The warships confront two Bouncers sent out by the Festival. The fleet's captain suspects a trap, but it seems at first that the New Republic's ships have the upper hand. However, eventually they realise they have been hit with grey goo and their own ships are being consumed. The senior staff escape. Monitoring the battle from their own lifeboat, Martin and Rachel are unsurprised by the outcome, and explain to an angry Vassily how, despite its lack of intentions, the Festival's visit indeed represented an existential threat to the Republic since information wants to be free.

At Plotsk, where skyscrapers of stratospheric height have been erected, Rubenstein and Sister Stratagems meet some of his former comrades, many of them now cyborgs, and realises that the revolution he started has now grown beyond needing him or any other leader. Many of the citizens of Rochard's World have transcended their humanity, joined the Festival or otherwise permanently modified themselves. Rubenstein himself is implanted with a brain/computer interface. When an anthropomorphised rabbit begs the assembled cadres for help finding his master, the former governor, they join him and Stratagems in looking for him.

They find the governor, who had been granted his wish to once again become a young boy with faithful animal companions, mummified on a hillside where the Festival saved him from zombification at the hand of the Mimes, another associated species, with an X-ray laser blast that left his body exposed to dangerous levels of ionizing radiation. He asks, via the implant connection, that he be allowed to join the Festival instead of remaining on the planet. As Rubenstein is considering this request, Martin and Rachel arrive. She gives Rubenstein a cornucopia machine, her original mission, which both realise is no longer necessary. Vassily appears and attempts to kill Rubenstein, identifying himself as his son, but Rachel stops him with a stun gun although he irreversibly damages the cornucopia machine in the process.
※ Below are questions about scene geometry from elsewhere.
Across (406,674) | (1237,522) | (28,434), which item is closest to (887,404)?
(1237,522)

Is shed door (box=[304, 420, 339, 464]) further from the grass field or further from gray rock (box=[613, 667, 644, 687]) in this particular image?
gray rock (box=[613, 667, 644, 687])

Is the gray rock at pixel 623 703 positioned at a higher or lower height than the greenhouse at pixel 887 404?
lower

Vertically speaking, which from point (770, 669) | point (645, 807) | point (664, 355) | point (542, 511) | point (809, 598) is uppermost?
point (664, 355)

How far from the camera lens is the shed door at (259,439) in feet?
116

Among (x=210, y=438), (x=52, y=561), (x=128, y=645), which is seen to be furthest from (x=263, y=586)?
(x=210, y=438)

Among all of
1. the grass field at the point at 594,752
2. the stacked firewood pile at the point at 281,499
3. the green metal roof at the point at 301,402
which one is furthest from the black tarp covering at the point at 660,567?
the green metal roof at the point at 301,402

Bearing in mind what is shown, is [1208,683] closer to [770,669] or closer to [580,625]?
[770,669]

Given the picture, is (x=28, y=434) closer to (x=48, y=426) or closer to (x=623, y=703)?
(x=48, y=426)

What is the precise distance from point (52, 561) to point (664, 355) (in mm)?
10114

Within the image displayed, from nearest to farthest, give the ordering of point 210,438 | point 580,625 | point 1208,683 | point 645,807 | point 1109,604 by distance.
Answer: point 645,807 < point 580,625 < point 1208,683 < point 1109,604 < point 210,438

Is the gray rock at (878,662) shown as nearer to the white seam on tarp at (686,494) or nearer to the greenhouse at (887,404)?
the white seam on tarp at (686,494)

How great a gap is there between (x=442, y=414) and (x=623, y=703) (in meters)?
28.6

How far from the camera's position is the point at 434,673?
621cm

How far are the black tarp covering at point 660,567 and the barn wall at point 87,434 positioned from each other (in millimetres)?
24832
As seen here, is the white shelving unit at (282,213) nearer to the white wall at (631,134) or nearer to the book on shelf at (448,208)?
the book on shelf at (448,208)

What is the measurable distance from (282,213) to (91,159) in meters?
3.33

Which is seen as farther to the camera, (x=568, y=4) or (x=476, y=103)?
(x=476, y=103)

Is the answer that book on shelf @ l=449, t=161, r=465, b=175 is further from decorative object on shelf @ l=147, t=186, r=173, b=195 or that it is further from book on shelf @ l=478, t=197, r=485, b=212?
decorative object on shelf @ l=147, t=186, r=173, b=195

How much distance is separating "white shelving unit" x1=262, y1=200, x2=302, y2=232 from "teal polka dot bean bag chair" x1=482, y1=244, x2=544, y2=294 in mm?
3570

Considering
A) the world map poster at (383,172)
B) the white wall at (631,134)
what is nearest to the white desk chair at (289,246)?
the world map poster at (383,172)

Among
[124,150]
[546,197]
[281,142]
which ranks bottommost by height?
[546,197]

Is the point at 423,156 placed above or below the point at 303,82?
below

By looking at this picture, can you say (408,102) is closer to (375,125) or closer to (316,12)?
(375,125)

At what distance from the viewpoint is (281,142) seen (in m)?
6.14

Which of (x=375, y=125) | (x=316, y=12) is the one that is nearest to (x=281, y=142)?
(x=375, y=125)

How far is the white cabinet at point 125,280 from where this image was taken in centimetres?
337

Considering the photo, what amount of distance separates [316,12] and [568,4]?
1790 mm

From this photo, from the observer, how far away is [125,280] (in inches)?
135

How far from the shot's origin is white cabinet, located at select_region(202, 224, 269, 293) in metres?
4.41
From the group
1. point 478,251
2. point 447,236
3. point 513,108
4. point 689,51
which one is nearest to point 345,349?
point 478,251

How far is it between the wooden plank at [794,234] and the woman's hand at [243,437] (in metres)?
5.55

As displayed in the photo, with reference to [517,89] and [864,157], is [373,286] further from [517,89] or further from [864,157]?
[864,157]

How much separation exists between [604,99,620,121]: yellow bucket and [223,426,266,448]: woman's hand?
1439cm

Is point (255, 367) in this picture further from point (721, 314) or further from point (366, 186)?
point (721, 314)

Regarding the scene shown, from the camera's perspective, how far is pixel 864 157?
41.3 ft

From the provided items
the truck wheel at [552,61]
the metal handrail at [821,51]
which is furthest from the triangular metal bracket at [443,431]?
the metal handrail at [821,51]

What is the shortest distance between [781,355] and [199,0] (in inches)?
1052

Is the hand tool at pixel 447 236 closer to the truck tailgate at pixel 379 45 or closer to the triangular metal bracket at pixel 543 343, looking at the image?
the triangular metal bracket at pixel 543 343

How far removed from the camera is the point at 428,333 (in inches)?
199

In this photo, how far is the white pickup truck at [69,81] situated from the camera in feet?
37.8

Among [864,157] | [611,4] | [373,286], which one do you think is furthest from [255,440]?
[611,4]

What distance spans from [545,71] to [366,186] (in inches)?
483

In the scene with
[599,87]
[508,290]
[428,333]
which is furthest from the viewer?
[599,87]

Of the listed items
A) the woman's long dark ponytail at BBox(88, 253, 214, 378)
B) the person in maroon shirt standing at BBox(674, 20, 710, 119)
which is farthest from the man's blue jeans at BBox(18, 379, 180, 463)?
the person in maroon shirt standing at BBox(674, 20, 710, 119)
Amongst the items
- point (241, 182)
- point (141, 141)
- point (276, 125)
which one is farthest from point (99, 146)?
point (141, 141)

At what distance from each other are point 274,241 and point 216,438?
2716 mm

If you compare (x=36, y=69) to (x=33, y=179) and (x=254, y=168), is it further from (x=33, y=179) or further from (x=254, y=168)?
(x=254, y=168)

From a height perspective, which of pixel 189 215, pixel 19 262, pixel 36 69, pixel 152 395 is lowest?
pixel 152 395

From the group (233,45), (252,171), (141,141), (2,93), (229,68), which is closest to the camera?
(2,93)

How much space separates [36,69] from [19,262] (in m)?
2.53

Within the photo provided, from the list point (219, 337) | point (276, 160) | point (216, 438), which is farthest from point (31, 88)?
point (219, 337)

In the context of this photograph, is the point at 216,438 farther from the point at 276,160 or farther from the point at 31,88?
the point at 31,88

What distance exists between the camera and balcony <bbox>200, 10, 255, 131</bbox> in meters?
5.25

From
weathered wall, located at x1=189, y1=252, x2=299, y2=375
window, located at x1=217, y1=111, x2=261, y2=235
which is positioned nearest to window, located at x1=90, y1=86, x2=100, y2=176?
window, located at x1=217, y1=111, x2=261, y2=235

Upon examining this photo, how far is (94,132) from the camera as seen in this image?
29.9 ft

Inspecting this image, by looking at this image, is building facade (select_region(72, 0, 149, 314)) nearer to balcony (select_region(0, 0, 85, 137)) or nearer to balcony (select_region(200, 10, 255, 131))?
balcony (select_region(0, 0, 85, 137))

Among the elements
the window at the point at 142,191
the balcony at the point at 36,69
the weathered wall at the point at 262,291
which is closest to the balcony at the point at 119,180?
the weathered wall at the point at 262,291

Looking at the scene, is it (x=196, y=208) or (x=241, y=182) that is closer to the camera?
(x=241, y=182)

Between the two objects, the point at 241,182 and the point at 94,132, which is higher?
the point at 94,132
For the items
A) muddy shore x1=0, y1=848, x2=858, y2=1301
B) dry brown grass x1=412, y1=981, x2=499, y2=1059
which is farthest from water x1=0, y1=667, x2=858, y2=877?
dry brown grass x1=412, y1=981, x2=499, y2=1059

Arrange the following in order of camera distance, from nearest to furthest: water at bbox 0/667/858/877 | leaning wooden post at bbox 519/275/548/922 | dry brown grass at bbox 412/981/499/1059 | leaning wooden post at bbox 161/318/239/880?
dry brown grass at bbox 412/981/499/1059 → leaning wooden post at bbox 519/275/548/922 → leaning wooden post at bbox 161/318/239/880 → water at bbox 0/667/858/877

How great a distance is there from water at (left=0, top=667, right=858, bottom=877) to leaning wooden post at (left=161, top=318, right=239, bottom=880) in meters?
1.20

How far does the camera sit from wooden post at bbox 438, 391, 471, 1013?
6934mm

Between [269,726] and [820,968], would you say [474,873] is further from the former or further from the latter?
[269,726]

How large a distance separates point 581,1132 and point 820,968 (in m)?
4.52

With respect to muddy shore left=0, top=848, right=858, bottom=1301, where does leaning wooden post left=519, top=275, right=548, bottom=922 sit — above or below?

The Festival and its associated species leave for their next destination, and on the planet the population—survivors of a thousand years of technological progress compressed into one month—regroup. Those desiring to return to life under the New Republic settle in Novy Petrograd, where the senior officers from the Lord Vanek have re-established imperial authority. Rubenstein and the others go to Plotsk, where Martin and Rachel run a small shop offering "access to tools and ideas" until they can return to Earth nine months later.

==Characters==

- Rachel Mansour, a black operations agent for the United Nations Committee on Multilateral Interstellar Disarmament. A 150-year-old native of Earth who appears to be in her 20s due to anti-aging treatments, she has cybernetic implants that can speed up her nervous system for short periods of time, usually in combat situations, but will render her unconscious if used for too long.
- Martin Springfield, a freelance engineer originally from the People's Republic of West Yorkshire, although he has not lived there for 20 years. He has a daughter from a previous marriage he rarely sees. For the past ten years he has supplemented his income by working for the Eschaton, who contacts him under the name "Herman."
- Vassily Muller, a young recruit to the Curator's Office, the secret police of the New Republic. He has worked hard to overcome the stigma of being Burya Rubenstein's son, and is his father's political opposite, fully committed to the ideologies of the New Republic.

===The Lord Vanek===

- Admiral Kurtz, the aged war hero nominally in command of the entire fleet. After two strokes, he is suffering severe dementia and uses a wheelchair. He believes he is pregnant with an elephant.
- Robard, his attendant, actually a high-ranking member of the secret police.
- Captain Mirsky, a veteran and former instructor at the naval college who believes he never made flag rank due to his attempt to warn the Admiralty about enemies like the Festival that might use self-replicating robot weapons.
- Ilya Murametz, his executive officer.
- Chief Engineer Kravchuk.
- Security Chief Sauer, who secretly resents Muller's presence aboard and arranges Martin's trial as a way to embarrass Muller and, by extension, his boss. It ends tragically for him.

===Rochard's World===

- Burya Rubenstein, a onetime revolutionary leader sent to Rochard's World for 20 years of internal exile. He advocates for "Marxism-Gilderism", a libertarian political system using rhetoric similar to that used to promote communism. Its slogan is "from each according to his imagination, to each according to his need."
- Oleg Timoshevsky, his lieutenant and an early adopter of the transhumanist technology offered by the Festival.
- Sister Strategems the Seventh. One of the Critics. She leaves her race's orbital station to find more directly whether the Rochardians are sapient.
- Duke Felix Politkovsky: Originally the governor of Rochard's World. Under fire, the Festival grants his wish to become a young boy again, with three loyal anthropomorphic animal companions, and have exciting and interesting adventures—a choice he eventually comes to regret. Ultimately he decides to leave the planet and join the Festival.
- Mr. Rabbit: One of the younger Felix's animal companions, who helps protect him from the Mimes and leads the revolutionaries to find him.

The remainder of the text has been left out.